• _Tasks to carry out_:
**1.** Please quote the Agoda booking notebook word for word, between "# Construct the" and "engine = create_engine(DATABASE_URL)", inclusive.
**2.** In one to three sentences, explain why the set-up code in the Agoda booking notebook connects to a PostgreSQL database hosted on Supabase.

• _Passage to read_:
# EDA of Agoda's flights and hotel dataset using SQL

This notebook analyzes the flight and hotel bookings of Agoda's customers from 26-Sept-2019 to 24-July-2023. The aim of this project is to analyze customer booking behavior and booking pricing by answering the following questions:

- What are the booking trends by gender, age and month?
- What are the factors that affect flight and hotel prices?

## Set Up

The following code connects the notebook to a PostgreSQL database hosted on Supabase, allowing its output to be displayed in this notebook.

In [1]:
from sqlalchemy import create_engine
# from sqlalchemy.pool import NullPool
from dotenv import load_dotenv
import os
import pandas as pd

# Load environment variables from .env
load_dotenv()

# Fetch variables
USER = os.getenv("user")
PASSWORD = os.getenv("password")
HOST = os.getenv("host")
PORT = os.getenv("port")
DBNAME = os.getenv("dbname")

# Construct the SQLAlchemy connection string
DATABASE_URL = f"postgresql+psycopg2://{USER}:{PASSWORD}@{HOST}:{PORT}/{DBNAME}?sslmode=require"

# Create the SQLAlchemy engine
engine = create_engine(DATABASE_URL)
# If using Transaction Pooler or Session Pooler, we want to ensure we disable SQLAlchemy client side pooling -
# https://docs.sqlalchemy.org/en/20/core/pooling.html#switching-pool-implementations
# engine = create_engine(DATABASE_URL, poolclass=NullPool)

• _Dataset excerpts_:
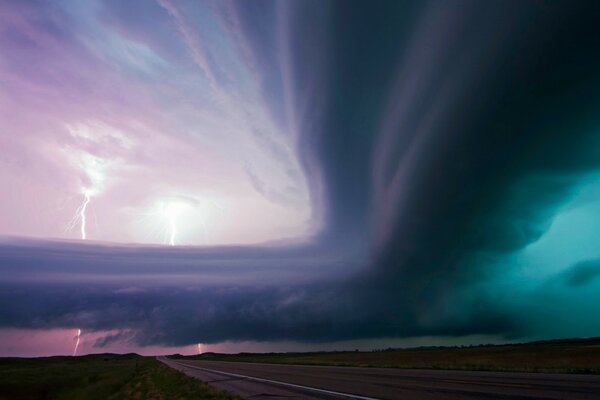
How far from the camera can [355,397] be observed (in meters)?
19.2

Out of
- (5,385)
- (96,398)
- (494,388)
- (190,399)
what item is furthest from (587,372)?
(5,385)

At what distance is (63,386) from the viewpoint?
229 feet

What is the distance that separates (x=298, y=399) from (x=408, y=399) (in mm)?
6020

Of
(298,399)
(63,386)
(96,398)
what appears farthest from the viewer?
(63,386)

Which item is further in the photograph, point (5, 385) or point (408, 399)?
point (5, 385)

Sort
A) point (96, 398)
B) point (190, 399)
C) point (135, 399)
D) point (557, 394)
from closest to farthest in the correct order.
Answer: point (557, 394), point (190, 399), point (135, 399), point (96, 398)

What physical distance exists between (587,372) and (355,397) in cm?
1900

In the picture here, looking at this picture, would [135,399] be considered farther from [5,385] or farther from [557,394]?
[5,385]

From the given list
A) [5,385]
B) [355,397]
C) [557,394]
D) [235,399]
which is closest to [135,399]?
[235,399]

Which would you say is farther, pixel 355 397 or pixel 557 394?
pixel 355 397

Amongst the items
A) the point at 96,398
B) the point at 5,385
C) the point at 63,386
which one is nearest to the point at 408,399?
the point at 96,398

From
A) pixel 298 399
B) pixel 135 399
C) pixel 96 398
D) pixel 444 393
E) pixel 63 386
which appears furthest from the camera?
pixel 63 386

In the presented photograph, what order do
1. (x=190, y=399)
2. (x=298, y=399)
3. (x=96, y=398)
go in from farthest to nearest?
(x=96, y=398) → (x=190, y=399) → (x=298, y=399)

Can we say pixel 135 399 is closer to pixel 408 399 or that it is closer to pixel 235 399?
pixel 235 399
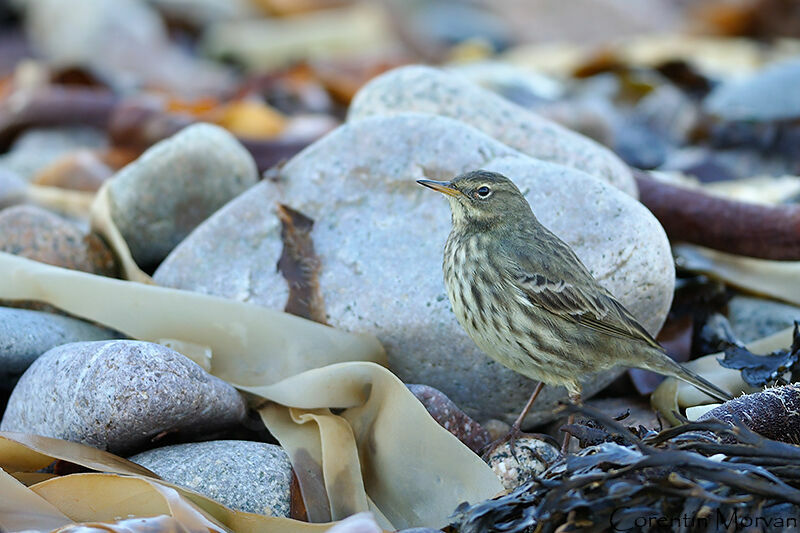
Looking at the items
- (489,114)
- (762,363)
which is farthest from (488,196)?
(762,363)

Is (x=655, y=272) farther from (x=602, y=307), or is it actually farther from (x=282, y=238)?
(x=282, y=238)

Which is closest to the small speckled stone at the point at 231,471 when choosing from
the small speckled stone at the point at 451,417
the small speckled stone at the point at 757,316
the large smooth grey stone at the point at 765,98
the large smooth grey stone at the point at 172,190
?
the small speckled stone at the point at 451,417

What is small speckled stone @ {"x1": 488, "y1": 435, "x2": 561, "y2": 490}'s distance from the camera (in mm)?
3168

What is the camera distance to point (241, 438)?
3.55 m

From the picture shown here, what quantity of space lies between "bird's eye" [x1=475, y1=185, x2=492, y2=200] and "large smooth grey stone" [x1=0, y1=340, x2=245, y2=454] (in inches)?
46.8

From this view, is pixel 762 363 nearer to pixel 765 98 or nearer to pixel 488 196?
pixel 488 196

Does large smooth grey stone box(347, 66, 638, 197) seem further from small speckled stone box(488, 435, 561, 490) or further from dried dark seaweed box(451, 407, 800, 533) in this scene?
dried dark seaweed box(451, 407, 800, 533)

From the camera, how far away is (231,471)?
303 centimetres

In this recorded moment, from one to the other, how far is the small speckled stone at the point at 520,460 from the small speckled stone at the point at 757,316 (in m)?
1.47

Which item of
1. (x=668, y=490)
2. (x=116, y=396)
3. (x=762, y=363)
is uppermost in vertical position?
(x=668, y=490)

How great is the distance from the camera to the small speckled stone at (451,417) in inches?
133

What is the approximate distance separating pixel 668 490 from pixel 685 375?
3.48ft

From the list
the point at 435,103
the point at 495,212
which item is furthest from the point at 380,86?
the point at 495,212

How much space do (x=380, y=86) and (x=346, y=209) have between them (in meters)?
1.01
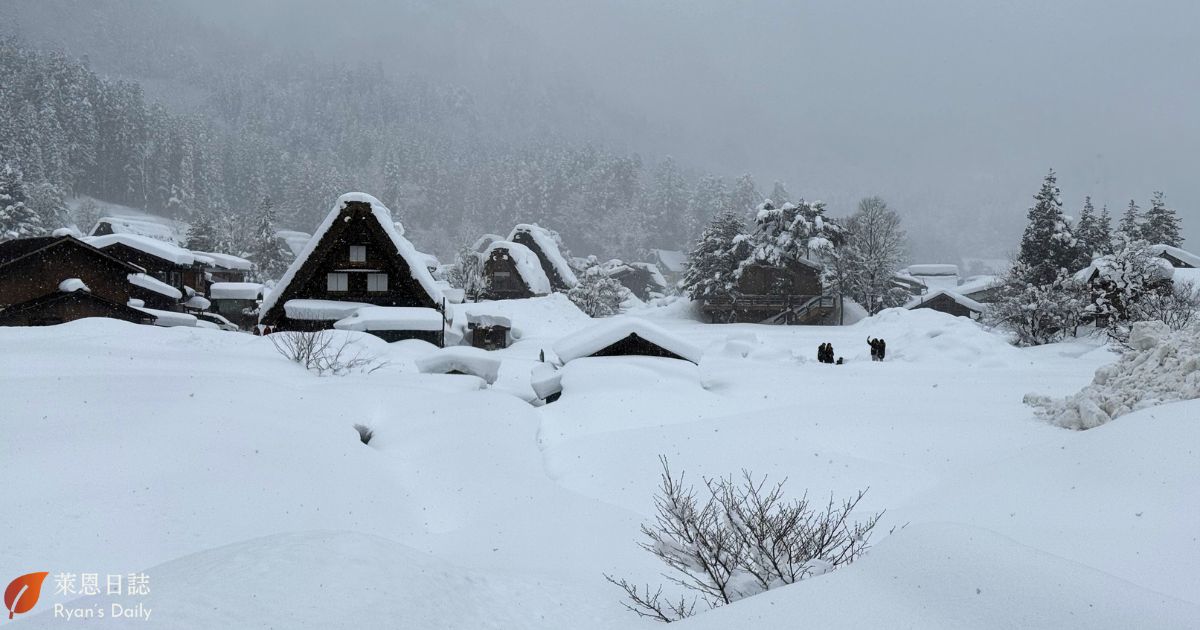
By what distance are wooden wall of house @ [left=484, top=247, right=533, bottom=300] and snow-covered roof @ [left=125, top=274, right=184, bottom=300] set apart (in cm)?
2332

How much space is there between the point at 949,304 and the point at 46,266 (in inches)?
2483

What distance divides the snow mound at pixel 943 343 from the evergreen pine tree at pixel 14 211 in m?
62.6

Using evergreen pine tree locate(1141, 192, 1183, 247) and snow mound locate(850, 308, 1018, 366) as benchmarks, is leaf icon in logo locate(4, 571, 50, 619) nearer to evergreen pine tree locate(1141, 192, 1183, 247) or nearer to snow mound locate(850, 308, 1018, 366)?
snow mound locate(850, 308, 1018, 366)

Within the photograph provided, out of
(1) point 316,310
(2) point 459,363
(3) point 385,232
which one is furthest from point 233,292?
(2) point 459,363

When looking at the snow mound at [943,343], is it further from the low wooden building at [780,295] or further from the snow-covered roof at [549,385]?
the snow-covered roof at [549,385]

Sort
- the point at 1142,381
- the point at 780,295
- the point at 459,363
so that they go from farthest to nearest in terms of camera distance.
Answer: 1. the point at 780,295
2. the point at 459,363
3. the point at 1142,381

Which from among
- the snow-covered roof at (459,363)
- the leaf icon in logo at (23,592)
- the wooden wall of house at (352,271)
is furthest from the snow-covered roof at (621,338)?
the leaf icon in logo at (23,592)

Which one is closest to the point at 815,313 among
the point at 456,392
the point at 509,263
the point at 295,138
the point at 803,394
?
the point at 509,263

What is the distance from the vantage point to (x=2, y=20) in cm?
13050

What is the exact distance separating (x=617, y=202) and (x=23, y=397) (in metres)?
104

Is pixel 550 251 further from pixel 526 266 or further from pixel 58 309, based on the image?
pixel 58 309

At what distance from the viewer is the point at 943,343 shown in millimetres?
25984

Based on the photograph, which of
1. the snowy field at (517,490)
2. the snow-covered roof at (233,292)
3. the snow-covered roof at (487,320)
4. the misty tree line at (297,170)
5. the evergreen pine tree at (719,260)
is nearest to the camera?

• _Results of the tasks_:
**1.**
# Construct the SQLAlchemy connection string
DATABASE_URL = f"postgresql+psycopg2://{USER}:{PASSWORD}@{HOST}:{PORT}/{DBNAME}?sslmode=require"

# Create the SQLAlchemy engine
engine = create_engine(DATABASE_URL)

**2.** The set-up code connects the notebook to a PostgreSQL database hosted on Supabase so that the database's output can be displayed in the notebook.